___ SOURCE TEXT ___
Three more people have been killed at the Grasberg mine -- one of the world's largest -- in Papua, taking the death toll during a strike to seven.

Unidentified gunmen killed three people near the mine in Indonesia's restive Papua province, a report by the state news agency Antara said. One of the dead was a contract worker who had worked at the mine for 20 years.

Operations have been severely cut back since Sept. 15 when workers began a strike at the copper and gold mine, run by PT Freeport Indonesia, a division of Freeport-McMoRan, which has headquarters in Arizona.

The open pit mine forms a 1-mile-wide crater and is the world's third largest producer of copper. The low-cost labor setup has around 20,000 employees.

But Papua province is in one of Indonesia's most politically sensitive and remotest areas. The province is about the size of Spain and occupies the western half of the island of Papua. Papua New Guinea occupies the eastern half.
___
■ **WRITTEN REQUEST A**
Answer these questions from the passage on the Grasberg mine:
(i) On what date did workers begin the strike?
(ii) About how many employees does the mine have?
(iii) What occupies the eastern half of the island of Papua?
The passage and the records are unrelated material.
___ DATA SHOWN ___
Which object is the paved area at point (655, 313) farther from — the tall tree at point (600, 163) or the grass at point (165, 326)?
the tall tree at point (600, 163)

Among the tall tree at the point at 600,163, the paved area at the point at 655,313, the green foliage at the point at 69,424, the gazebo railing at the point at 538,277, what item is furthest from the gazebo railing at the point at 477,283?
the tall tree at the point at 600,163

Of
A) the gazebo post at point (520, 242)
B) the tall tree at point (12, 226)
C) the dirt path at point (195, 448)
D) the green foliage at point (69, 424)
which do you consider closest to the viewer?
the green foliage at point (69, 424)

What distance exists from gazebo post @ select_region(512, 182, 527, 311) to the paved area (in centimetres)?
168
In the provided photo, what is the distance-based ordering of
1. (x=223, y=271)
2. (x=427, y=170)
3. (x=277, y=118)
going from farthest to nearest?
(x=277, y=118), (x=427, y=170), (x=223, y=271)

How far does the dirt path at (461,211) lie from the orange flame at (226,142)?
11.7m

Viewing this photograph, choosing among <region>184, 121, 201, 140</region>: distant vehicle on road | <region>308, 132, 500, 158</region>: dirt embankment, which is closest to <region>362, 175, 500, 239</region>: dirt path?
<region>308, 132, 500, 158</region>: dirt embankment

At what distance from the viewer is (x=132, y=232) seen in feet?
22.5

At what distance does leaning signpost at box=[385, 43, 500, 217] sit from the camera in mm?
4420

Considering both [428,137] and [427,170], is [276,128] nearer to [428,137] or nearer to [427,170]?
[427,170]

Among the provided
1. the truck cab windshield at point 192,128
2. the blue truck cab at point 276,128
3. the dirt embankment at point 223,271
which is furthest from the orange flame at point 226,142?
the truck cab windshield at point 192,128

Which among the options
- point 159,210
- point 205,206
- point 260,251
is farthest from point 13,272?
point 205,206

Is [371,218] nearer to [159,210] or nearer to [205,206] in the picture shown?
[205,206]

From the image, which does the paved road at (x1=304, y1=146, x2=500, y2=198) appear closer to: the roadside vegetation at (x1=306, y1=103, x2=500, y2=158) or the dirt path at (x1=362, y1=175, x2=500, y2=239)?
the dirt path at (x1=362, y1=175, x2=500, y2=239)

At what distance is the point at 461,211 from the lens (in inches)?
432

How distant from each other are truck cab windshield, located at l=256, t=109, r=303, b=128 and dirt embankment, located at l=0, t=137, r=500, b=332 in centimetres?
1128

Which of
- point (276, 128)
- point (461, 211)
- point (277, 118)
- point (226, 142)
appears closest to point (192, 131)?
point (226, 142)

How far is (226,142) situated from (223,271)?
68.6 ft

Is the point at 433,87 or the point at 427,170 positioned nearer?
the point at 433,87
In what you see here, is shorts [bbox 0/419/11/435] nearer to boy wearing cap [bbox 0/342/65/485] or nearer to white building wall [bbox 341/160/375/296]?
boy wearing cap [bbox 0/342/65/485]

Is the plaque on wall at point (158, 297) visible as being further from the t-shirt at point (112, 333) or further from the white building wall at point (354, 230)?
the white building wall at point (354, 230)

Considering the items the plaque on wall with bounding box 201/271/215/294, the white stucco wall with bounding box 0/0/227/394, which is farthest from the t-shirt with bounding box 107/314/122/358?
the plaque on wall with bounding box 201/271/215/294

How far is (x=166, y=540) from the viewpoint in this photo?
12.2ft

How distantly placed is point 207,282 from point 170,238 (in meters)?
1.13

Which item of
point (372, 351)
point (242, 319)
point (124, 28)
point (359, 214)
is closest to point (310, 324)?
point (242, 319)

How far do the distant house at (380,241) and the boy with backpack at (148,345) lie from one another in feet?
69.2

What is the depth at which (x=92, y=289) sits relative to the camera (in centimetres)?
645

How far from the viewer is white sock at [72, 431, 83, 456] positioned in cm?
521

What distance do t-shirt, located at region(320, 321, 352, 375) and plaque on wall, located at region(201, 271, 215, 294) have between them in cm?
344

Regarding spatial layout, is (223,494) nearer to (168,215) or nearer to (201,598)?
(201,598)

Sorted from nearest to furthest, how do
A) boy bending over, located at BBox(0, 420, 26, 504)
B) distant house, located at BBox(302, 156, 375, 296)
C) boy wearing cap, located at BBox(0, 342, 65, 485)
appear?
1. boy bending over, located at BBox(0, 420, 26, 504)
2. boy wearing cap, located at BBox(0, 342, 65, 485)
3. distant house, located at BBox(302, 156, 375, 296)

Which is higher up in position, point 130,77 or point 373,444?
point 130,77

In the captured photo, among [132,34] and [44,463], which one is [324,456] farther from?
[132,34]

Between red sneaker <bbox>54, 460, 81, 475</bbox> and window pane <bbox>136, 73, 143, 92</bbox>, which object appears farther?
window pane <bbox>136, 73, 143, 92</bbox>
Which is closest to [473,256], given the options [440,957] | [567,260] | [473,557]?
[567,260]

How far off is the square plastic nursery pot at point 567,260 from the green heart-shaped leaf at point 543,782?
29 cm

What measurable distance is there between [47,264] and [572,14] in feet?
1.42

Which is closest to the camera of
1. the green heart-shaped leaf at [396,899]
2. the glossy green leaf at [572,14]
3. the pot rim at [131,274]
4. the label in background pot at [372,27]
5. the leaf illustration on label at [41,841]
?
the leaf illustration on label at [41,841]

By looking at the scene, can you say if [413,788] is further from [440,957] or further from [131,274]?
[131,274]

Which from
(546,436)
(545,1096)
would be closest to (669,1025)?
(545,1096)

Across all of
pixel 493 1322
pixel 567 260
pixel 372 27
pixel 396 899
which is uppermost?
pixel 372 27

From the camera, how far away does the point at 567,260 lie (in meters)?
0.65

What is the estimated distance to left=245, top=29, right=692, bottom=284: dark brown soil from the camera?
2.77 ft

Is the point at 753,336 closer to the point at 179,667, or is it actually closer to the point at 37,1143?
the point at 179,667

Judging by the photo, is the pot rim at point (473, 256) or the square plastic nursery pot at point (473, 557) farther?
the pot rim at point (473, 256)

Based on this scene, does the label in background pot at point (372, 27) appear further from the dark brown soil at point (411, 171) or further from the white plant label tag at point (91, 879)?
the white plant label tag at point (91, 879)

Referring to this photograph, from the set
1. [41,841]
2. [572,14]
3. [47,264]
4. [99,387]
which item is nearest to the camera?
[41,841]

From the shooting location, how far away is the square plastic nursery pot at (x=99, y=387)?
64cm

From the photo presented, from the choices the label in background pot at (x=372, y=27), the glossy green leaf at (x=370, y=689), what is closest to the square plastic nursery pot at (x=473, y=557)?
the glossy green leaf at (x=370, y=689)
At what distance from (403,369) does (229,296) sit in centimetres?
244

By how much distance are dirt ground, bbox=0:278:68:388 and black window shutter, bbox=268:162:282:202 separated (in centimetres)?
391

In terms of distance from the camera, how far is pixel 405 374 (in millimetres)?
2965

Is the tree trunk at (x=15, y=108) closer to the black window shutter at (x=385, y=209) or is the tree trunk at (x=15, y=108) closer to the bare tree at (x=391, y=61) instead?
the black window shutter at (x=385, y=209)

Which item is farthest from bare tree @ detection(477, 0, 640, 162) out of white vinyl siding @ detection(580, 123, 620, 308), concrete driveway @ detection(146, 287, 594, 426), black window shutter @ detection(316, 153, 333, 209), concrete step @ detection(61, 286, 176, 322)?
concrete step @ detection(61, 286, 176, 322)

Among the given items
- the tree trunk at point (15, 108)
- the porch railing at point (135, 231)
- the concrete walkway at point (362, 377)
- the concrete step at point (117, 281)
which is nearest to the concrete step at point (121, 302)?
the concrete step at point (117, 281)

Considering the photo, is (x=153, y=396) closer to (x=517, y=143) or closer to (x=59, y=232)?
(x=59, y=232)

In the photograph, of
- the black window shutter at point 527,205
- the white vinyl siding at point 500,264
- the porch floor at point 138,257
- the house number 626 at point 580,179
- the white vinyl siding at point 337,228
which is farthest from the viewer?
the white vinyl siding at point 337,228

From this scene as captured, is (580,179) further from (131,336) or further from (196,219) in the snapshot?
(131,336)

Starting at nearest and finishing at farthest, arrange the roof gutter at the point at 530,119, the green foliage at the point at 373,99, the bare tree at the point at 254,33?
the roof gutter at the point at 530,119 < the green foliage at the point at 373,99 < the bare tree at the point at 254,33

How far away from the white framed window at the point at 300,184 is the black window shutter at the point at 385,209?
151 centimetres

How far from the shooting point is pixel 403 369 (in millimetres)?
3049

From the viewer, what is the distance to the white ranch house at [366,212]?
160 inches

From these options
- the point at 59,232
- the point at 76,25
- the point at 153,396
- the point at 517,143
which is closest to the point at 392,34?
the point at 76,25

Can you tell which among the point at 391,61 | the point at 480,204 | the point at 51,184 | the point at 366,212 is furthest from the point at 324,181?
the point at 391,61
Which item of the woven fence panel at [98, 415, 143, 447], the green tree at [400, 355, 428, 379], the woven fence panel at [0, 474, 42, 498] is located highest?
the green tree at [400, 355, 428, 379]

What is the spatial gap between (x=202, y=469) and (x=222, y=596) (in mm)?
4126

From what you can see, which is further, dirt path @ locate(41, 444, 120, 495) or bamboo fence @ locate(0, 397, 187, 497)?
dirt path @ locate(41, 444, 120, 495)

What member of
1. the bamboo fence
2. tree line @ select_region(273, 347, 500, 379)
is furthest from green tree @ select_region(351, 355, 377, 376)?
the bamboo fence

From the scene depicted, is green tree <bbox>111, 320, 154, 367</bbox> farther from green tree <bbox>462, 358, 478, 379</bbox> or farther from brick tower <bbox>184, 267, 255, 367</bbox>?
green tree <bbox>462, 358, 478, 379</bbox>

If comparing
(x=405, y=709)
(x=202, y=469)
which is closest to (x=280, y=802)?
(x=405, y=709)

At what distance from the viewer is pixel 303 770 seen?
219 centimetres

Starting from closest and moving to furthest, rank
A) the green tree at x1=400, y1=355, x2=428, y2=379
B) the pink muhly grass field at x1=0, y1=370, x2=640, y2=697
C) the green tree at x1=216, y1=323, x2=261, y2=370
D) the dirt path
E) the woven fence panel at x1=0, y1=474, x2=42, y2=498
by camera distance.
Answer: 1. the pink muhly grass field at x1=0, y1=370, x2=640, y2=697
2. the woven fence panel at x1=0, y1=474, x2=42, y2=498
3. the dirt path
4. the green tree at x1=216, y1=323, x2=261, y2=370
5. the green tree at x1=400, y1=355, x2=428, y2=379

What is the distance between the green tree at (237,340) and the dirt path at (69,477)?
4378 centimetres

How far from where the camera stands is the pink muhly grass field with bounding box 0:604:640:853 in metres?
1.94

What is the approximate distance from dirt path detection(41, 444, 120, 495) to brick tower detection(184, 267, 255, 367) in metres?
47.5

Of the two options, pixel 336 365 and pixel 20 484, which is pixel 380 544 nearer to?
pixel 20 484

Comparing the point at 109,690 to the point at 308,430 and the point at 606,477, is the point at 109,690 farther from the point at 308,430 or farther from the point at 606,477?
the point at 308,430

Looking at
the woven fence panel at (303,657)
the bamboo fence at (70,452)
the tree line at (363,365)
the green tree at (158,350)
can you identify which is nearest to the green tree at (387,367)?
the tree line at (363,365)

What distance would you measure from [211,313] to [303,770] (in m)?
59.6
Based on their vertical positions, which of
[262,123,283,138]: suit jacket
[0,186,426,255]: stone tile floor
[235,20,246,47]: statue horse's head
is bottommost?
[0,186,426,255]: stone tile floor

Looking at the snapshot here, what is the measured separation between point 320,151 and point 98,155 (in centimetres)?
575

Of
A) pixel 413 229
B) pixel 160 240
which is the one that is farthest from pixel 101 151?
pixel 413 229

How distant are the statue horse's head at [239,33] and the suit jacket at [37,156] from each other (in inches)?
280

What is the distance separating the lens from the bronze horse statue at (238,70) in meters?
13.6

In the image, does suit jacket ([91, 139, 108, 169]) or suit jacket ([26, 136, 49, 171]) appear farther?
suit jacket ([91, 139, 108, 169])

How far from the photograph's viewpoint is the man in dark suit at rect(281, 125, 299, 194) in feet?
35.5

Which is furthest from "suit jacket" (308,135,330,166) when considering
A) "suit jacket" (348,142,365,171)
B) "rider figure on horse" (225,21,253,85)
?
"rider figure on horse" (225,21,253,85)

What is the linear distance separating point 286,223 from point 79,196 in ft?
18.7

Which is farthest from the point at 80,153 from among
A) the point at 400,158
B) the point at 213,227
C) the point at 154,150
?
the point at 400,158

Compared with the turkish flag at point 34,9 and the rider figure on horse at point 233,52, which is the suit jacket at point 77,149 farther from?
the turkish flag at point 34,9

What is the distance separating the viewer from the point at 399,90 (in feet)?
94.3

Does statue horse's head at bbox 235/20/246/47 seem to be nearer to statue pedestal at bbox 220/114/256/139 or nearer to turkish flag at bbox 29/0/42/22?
___
■ **WRITTEN REQUEST B**
Reproduce the records from the line with "Starting at nearest" up to and including the line with "the roof gutter at the point at 530,119 <", with every character unchanged.

■ **PROBLEM SOLUTION A**
(i) Sept. 15
(ii) Around 20,000
(iii) Papua New Guinea

■ **PROBLEM SOLUTION B**
Starting at nearest and finishing at farthest, arrange the roof gutter at the point at 530,119, the green foliage at the point at 373,99, the bare tree at the point at 254,33?
the roof gutter at the point at 530,119 < the green foliage at the point at 373,99 < the bare tree at the point at 254,33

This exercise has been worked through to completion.